■ Task description
Produce a verbatim copy of the records, and keep the images out of it.

● ● ● ● ●

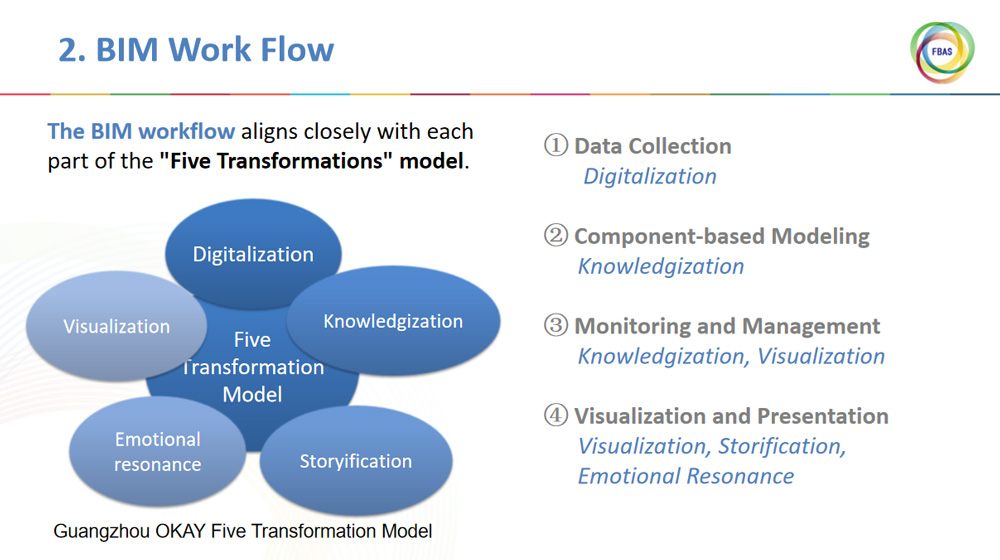 2. BIM Work Flow

FBAS

The BIM workflow aligns closely with each part of the "Five Transformations" model.

Digitalization
Visualization
Knowledgization
Five Transformation Model
Emotional resonance
Storyification

Guangzhou OKAY Five Transformation Model

① Data Collection
Digitalization

② Component-based Modeling
Knowledgization

③ Monitoring and Management
Knowledgization, Visualization

④ Visualization and Presentation
Visualization, Storification, Emotional Resonance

● ● ● ● ●

■ Exercise response
 2. BIM Work Flow

FBAS

The BIM workflow aligns closely with each part of the "Five Transformations" model.

Digitalization
Visualization
Knowledgization
Five Transformation Model
Emotional resonance
Storyification

Guangzhou OKAY Five Transformation Model

① Data Collection
Digitalization

② Component-based Modeling
Knowledgization

③ Monitoring and Management
Knowledgization, Visualization

④ Visualization and Presentation
Visualization, Storification, Emotional Resonance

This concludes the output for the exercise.